-- TEXT BLOCK follows --
Moving on from "Lane," Gaiman spoke about revisiting his older works, "Sandman" and "Neverwhere" through a new lens. He pointed to the first piece of "Neverwhere" fiction he's done in years, "How the Marquis Got His Coat Back," which appears in print form in 2014 in the anthology "Rogues," edited by George R.R. Martin and Gardner Dozois.
"I haven't done 'Neverwere' since 1996 and this new story was fun -- but I had to figure out how to go back without repeating myself -- or in the words of Douglas Adams, not to become my own word processor," Gaiman said. He explained this piece came into existence because the BBC did a "fantastic" audio version of the story, which included actors James McAvoy, who played Professor Charles Xavier in "X-Men: First Class," and Benedict Cumberbatch of "Star Trek: Into Darkness" and "Sherlock" fame. The audio recording is available for purchase in September.
"I have a 'Neverwhere' notebook containing only a single written page that's only half-filled -- it's 'Marquis,' and I started writing it, but never finished because the notebook it's in had the wrong type of paper," Gaiman said. "This sounds kind of prissy, but I'll explain. A fan one time gave me a leather-bound notebook with beautiful paper -- he had made it all himself. The paper had crushed rose petals in it. What I didn't know is if you write with a fountain pen on paper with crushed rose petals in it, the pen clogs. So I wrote the title, began describing the character's coat -- but had to put it aside after half a page of constantly unclogging my pen. I had written nothing in the way of plot."
Continuing to expand on his own writing -isms, Gaiman said, "I do have my quirks -- I write in fountain pen, which I started doing for 'Stardust' and I liked it so much, what it does with the prose. What I like to do in a notebook is change the ink color every day so I can actually look and see how productive I was that day. It's a weird writing ritual."
When asked who he shares his story ideas with before writing them, Gaiman became introspective, explaining his aversion to discussing a story with others outside his creative circle until his work is near completion. "A panel at World Fantasy Con in 1989 where Terry Pratchett and I announced the title of the sequel to 'Good Omens' got this mentality started for me," he said. "The following year, someone brought out a book with that very title and it shocked me. I learned from that to not talk about my plots.
-- TEXT BLOCK concluded --
TASKS FOR THIS EXERCISE:
(1) In the Gaiman article, why does Gaiman change his ink color every day when writing in a notebook?
(2) Write a continuation of the Gaiman article, picking up after its last sentence.
The records come from a separate source and have no connection to the Gaiman article.
-- INFORMATION GIVEN follows --
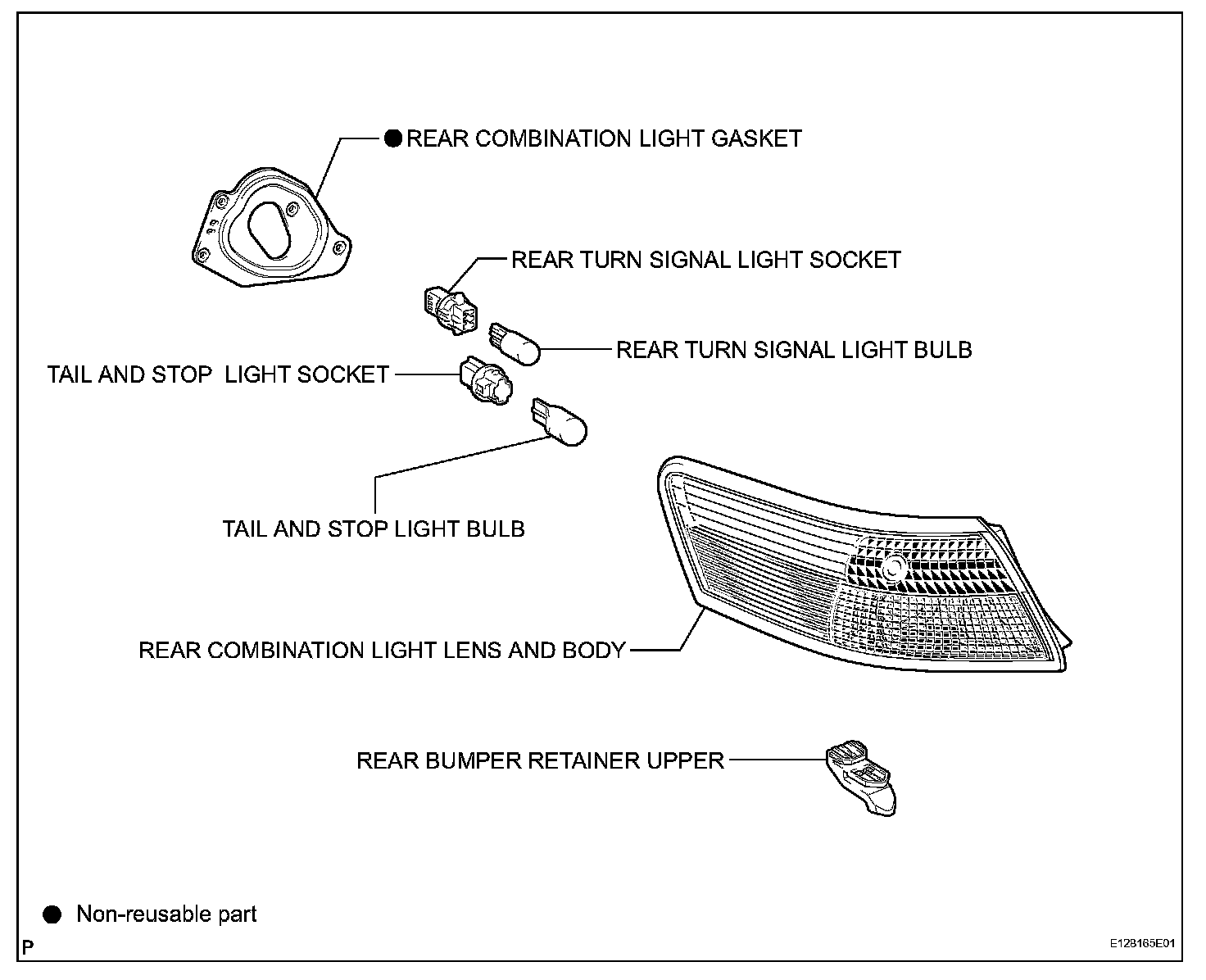 ● REAR COMBINATION LIGHT GASKET

REAR TURN SIGNAL LIGHT SOCKET

REAR TURN SIGNAL LIGHT BULB

TAIL AND STOP LIGHT SOCKET

TAIL AND STOP LIGHT BULB

REAR COMBINATION LIGHT LENS AND BODY

REAR BUMPER RETAINER UPPER

● Non-reusable part

P

E128165E01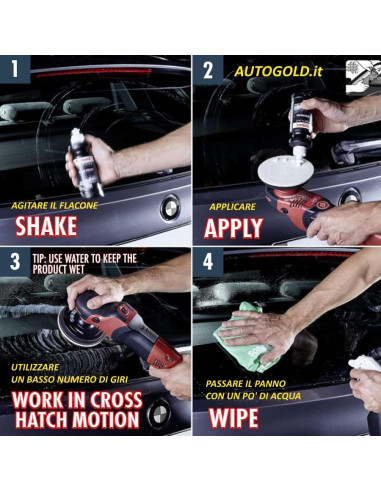 1

AGITARE IL FLACONE

SHAKE

2

AUTOGOLD.it

APPLICARE

APPLY

3

TIP: USE WATER TO KEEP THE PRODUCT WET

UTILIZZARE UN BASSO NUMERO DI GIRI

WORK IN CROSS HATCH MOTION

4

PASSARE IL PANNO CON UN PO' DI ACQUA

WIPE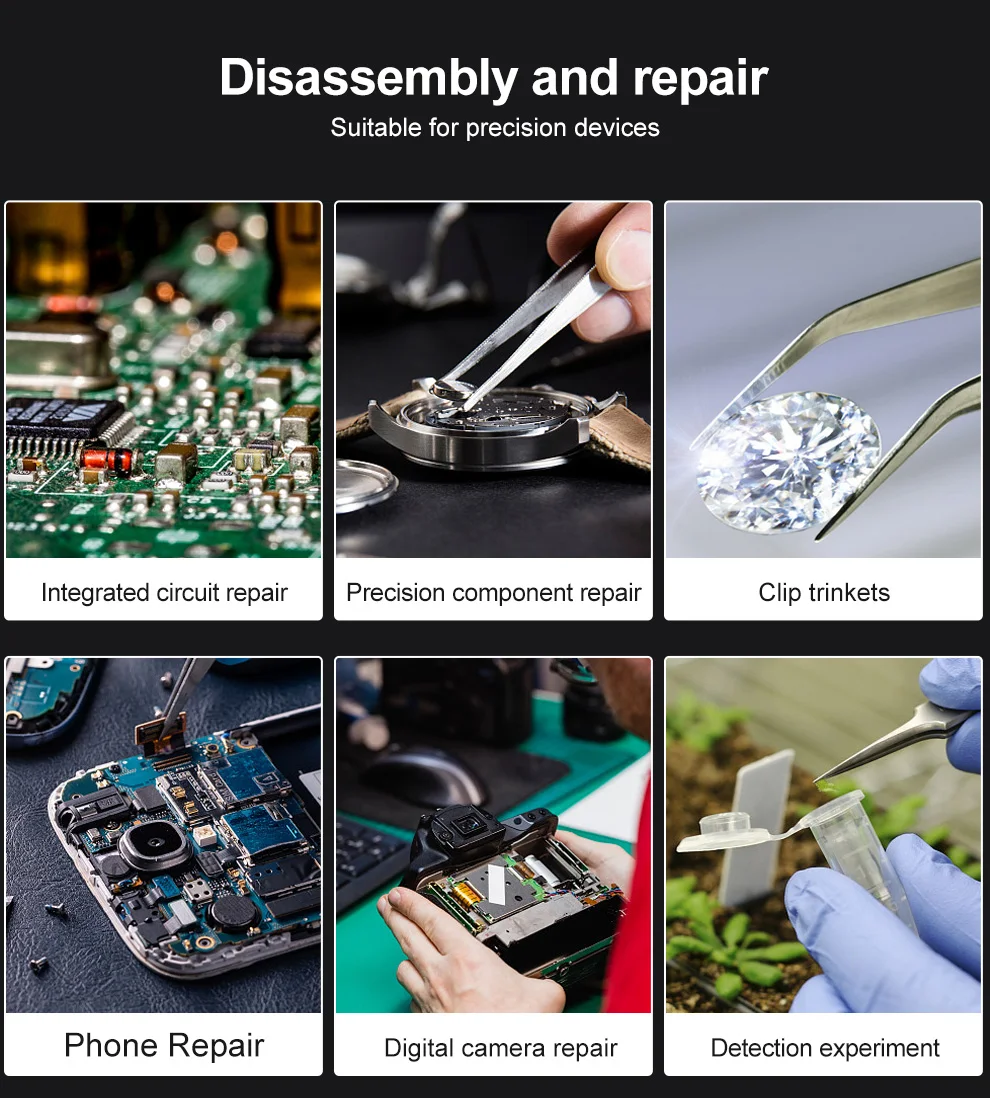 Disassembly and repair
Suitable for precision devices

Integrated circuit repair

Precision component repair

Clip trinkets

Phone Repair

Digital camera repair

Detection experiment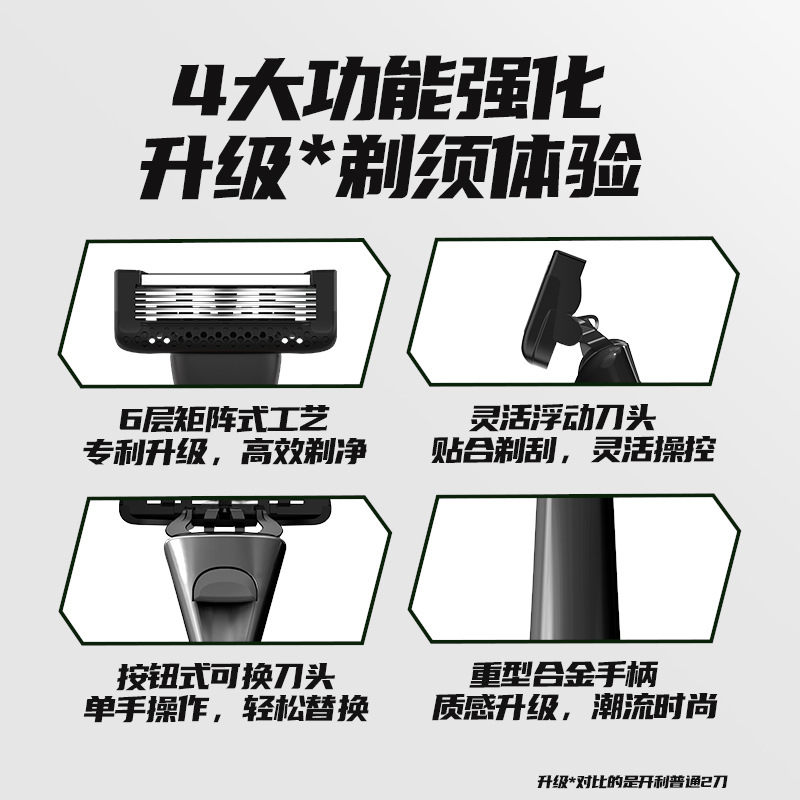 4大功能强化
升级*剃须体验

6层矩阵式工艺
专利升级，高效剃净

灵活浮动刀头
贴合剃刮，灵活操控

按钮式可换刀头
单手操作，轻松替换

重型合金手柄
质感升级，潮流时尚

升级*对比的是开利普通2刀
-- INFORMATION GIVEN concluded --
EXPECTED RESPONSES:
(1) So he can look back and see how productive he was each day.

(2)
"Then I had an idea that was shot down by my editor which has never seen the light of day since. It was a story about a kid who's not very bright -- he promises his mom he'll make a name for himself and he'll be famous. However, he discovers he doesn't have any real talent at anything. Then he realizes you don't need talent to be famous, you just need to kill someone. So he goes to Disney Land and kills Mickey Mouse," he said, the audience erupting with surprised laughter.
"Then my editor at the time said, 'Not very high concept, is it, dear?' and that was that. It never got done.
"The internet changed my thinking, too, a bit. I would tell fans something they wanted to know about a story, but then somewhere in the early '90s, I suddenly discovered if I told someone something in a comic shop somewhere, I'm actually telling the world. I had to learn to keep secrets about what I was doing."
One such instance the writer cited was the spoiling of Destruction's role in "Sandman," an older brother of Dream. This prompted Gaiman to shift focus to his new "Sandman" project with Vertigo and the challenges and experiences he's going through revisiting that universe. His pen hasn't touched the realm of Dream since 2003's "Endless Nights" graphic novel.
"When I began writing 'Sandman' in 1987 -- dear God, that was so long ago -- everything was new," Gaiman recalled. "I had never done anything like it before and I didn't know how to do it. Each panel was a new experience for me. Every time I turned the page, it was something I was doing for the first time. Now I'll go, 'OK lets do this,' but then I get caught up because it's been done already. It's a weird feeling of desperately trying to find a challenge to do something new, to make it different and interesting. Or to discover how to revisit things and make it fresh -- this is 'Sandman' for me.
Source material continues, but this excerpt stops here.